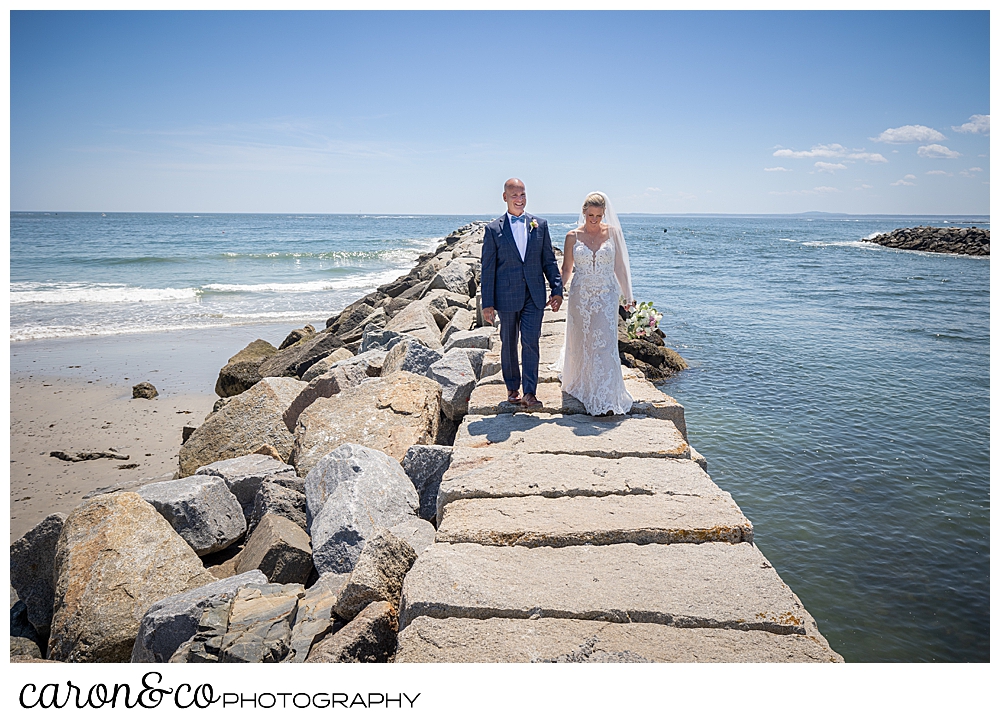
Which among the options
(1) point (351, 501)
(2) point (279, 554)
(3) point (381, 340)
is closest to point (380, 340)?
+===+
* Prompt *
Can you copy the lines above word for word, omitting the picture?

* Complete answer *
Which among the options
(1) point (351, 501)
(2) point (279, 554)
(3) point (381, 340)
is closest to point (380, 340)?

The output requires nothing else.